Note di variazione in caso di procedure concorsuali infruttuose

La Corte di Giustizia UE si è recentemente pronunciata in merito alle regole di emissione delle note di credito IVA da parte del fornitore in caso di mancato pagamento del corrispettivo da parte del cessionario o committente.
Quadro normativo
L’art. 26, comma 2, del DPR 633/1972 prevede che, in caso di mancato pagamento del corrispettivo di una cessione o prestazione, l’emissione della nota di credito da parte del fornitore sia subordinata al verificarsi dell’infruttuosità di una procedura concorsuale.

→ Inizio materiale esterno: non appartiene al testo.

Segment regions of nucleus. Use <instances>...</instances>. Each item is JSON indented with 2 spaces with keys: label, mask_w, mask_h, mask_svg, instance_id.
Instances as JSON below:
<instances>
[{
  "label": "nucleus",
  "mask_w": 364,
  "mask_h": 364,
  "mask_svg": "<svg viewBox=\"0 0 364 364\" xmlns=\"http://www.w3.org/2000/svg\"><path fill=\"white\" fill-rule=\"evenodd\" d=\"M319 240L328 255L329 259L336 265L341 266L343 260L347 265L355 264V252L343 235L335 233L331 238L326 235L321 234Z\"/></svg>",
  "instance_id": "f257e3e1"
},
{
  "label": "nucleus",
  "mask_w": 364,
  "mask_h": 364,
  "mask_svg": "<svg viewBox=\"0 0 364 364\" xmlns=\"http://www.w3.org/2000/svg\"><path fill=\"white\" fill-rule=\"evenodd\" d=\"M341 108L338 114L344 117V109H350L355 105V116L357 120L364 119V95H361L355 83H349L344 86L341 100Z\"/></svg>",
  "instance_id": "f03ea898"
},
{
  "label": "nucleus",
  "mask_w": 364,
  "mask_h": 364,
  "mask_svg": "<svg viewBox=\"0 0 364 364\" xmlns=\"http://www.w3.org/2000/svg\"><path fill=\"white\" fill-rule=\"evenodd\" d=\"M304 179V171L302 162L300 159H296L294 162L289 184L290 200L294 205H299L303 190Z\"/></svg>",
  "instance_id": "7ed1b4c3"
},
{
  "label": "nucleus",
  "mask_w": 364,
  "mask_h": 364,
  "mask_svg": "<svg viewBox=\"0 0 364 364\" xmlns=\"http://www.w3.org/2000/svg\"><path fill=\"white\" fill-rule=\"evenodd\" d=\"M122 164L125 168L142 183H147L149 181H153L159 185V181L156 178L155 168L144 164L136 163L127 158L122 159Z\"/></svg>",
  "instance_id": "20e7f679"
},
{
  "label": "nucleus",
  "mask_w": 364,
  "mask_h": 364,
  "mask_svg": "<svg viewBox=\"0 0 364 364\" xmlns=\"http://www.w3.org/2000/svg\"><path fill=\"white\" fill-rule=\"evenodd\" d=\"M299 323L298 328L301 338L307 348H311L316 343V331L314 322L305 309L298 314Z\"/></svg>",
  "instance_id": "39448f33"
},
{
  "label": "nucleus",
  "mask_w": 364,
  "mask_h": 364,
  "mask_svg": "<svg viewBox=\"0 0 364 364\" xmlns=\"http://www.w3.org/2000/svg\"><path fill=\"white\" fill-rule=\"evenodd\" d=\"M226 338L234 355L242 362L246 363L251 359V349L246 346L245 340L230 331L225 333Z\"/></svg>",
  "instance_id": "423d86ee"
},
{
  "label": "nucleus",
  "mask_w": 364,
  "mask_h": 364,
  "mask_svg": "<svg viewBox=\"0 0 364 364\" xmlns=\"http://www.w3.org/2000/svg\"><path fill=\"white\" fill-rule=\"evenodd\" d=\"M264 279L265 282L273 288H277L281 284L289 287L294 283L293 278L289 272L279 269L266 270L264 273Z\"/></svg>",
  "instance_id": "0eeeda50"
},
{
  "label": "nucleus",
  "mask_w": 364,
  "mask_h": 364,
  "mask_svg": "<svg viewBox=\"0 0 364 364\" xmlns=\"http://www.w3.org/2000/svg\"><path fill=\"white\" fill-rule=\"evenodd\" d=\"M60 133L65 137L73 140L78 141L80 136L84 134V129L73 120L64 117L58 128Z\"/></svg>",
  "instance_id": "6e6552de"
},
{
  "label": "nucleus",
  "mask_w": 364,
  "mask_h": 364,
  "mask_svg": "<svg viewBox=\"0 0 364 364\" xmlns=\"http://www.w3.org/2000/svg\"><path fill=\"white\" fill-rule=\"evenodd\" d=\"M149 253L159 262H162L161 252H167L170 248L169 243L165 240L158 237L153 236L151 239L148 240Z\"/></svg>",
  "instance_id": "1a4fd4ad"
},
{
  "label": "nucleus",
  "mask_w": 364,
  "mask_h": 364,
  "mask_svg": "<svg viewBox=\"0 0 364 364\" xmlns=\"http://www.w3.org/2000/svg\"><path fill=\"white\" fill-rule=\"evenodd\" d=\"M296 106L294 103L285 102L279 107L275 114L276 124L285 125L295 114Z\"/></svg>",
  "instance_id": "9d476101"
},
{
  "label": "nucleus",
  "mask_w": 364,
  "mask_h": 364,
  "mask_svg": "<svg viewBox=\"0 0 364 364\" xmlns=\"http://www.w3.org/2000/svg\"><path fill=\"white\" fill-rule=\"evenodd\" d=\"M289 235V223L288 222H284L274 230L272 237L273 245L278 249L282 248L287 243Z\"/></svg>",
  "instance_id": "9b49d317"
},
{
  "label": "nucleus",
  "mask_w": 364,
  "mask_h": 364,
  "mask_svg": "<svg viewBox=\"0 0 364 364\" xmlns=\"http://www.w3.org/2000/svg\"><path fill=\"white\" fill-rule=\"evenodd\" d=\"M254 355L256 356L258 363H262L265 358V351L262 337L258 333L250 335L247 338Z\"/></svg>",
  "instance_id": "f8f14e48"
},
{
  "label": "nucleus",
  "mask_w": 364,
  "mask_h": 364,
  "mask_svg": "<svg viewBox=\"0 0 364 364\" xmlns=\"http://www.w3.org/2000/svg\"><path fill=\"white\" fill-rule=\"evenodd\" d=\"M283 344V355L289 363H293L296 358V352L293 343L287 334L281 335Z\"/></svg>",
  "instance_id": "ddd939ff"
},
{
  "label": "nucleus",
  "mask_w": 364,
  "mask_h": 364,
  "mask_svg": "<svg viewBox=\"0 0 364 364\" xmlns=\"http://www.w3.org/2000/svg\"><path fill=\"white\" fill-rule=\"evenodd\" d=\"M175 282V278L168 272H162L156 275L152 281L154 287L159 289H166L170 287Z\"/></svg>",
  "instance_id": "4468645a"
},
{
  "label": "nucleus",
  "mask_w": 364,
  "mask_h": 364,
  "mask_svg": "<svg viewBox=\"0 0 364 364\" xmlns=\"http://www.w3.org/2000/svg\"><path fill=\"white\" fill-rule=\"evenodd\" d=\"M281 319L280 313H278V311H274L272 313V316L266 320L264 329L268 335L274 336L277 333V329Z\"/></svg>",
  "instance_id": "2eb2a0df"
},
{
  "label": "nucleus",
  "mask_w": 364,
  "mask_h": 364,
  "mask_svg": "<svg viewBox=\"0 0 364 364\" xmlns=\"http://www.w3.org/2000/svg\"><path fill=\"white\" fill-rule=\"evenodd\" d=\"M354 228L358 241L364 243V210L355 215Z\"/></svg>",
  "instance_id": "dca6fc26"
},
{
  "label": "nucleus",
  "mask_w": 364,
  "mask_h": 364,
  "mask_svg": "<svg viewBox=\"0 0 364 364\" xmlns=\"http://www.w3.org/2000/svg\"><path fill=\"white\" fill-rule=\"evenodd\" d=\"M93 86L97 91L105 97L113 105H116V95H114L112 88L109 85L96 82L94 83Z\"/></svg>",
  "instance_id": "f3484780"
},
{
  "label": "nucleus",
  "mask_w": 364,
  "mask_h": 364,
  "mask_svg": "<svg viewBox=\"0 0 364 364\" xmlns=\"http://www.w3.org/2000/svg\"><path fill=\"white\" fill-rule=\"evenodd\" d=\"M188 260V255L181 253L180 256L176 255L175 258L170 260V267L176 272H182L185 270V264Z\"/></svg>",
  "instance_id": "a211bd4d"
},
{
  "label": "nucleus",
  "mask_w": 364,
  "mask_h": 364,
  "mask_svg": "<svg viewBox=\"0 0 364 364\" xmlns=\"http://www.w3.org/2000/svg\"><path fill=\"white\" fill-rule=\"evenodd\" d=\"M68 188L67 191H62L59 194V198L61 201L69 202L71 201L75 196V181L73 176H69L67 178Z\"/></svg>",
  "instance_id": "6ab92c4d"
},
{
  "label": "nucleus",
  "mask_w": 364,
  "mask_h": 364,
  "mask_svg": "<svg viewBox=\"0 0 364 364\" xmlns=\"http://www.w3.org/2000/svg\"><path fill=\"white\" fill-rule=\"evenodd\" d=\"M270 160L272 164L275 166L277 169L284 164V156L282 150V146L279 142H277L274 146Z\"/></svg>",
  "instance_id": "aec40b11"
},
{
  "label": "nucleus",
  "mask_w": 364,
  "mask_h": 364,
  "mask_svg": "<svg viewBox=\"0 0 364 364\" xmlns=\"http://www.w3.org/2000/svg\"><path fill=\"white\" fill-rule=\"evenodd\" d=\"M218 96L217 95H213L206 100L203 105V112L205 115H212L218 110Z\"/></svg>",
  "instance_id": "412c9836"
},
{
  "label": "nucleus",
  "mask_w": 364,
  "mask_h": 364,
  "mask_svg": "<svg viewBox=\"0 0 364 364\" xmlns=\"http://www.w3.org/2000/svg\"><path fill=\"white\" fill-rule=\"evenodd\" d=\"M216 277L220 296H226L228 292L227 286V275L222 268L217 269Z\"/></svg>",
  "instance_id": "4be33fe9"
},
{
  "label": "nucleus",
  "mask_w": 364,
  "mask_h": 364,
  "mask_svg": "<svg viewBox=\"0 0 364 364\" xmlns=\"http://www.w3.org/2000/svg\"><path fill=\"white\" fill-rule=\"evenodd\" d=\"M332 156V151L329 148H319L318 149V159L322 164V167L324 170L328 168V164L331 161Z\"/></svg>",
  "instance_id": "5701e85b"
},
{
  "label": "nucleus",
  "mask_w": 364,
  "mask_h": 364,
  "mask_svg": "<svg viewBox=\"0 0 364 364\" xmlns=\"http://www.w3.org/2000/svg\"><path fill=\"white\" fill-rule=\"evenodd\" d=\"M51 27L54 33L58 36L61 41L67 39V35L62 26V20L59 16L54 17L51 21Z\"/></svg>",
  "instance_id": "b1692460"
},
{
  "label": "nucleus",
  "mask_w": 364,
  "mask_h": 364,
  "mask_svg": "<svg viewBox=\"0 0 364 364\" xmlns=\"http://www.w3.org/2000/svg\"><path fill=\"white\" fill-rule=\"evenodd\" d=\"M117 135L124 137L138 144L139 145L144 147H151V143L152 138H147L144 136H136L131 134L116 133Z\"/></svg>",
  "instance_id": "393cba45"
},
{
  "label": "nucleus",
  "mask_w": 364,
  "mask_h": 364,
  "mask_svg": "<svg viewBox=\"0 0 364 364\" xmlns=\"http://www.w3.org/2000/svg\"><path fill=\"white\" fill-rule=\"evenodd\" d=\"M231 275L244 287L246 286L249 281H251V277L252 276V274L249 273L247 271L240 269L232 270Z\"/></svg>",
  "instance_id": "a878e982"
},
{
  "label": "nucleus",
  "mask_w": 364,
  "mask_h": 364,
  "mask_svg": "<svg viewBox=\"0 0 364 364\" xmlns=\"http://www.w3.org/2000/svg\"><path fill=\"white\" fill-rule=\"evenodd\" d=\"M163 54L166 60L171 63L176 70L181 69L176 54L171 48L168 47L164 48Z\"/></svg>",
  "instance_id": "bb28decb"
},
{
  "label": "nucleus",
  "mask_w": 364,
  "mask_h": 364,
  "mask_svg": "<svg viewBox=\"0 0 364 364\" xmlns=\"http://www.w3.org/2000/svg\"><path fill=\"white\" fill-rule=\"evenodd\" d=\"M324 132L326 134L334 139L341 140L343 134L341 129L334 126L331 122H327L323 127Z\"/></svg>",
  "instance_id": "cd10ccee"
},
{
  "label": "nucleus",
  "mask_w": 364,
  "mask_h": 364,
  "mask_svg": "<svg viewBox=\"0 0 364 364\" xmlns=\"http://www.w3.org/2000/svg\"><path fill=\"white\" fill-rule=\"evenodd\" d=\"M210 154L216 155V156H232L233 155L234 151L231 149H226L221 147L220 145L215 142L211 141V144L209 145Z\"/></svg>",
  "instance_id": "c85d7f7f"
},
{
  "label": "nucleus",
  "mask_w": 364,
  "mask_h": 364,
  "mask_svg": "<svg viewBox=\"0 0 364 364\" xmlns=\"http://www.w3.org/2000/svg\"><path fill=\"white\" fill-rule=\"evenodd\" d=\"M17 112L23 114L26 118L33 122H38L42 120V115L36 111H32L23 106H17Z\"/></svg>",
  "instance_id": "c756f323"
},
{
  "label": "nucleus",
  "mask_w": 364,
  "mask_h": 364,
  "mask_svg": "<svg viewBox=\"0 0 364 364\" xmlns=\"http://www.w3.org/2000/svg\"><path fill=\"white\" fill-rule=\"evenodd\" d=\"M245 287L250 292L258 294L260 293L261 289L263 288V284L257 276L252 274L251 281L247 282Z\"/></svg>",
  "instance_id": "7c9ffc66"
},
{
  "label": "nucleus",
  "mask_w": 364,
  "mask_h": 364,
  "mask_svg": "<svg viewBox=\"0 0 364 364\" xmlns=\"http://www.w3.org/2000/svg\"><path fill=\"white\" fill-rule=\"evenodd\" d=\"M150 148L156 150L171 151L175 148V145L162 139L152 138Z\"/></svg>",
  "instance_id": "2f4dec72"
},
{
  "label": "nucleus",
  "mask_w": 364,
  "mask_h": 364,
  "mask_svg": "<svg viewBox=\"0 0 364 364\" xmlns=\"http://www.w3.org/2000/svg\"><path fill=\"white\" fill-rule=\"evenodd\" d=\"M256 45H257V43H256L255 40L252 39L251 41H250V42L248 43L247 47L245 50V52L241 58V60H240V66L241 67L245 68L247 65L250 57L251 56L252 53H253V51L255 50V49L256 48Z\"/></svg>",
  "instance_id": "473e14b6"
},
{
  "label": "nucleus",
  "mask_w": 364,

Dapprima la legge di stabilità 2016 aveva modificato tale disposizione, anticipando la possibilità di emissione della nota di credito all’apertura della procedura concorsuale, ma tale modifica è venuta meno con la legge di bilancio 2017.
Inammissibilità del termine stabilito dalla norma nazionale
Con sentenza del 23/11/2017 la Corte di Giustizia UE ha affermato che uno Stato membro non può prevedere che, a fronte del mancato pagamento del corrispettivo, la detrazione dalla base imponibile IVA sia subordinata al verificarsi dell’infruttuosità di una procedura concorsuale la cui durata può superare anche 10 anni. Un simile termine determina, infatti, per i soggetti passivi, uno svantaggio in termini di liquidità rispetto ai loro concorrenti di altri Stati membri.
Sebbene la normativa europea ammette che gli Stati membri stabiliscano regole proprie ai fini della variazione in diminuzione dell’IVA in caso di mancato pagamento del corrispettivo, tuttavia il meccanismo di riduzione della base imponibile non può essere limitato al punto da compromettere la neutralità dell’IVA.
Secondo la Corte potrebbe essere sufficiente consentire l’emissione della nota di variazione in presenza di una probabilità ragionevole che il debito non sia saldato.
Normativa fallimentare
Per completezza va tuttavia osservato che la legge fallimentare prevede che:
– il curatore, nel programma di liquidazione, deve obbligatoriamente indicare il termine entro il quale sarà completato il realizzo dell’attivo, che non può eccedere i due anni dal deposito della sentenza di fallimento, salvo situazioni particolari;
– il mancato rispetto dei termini previsti dal programma di liquidazione, senza giustificato motivo, costituisce una giusta causa di revoca del curatore.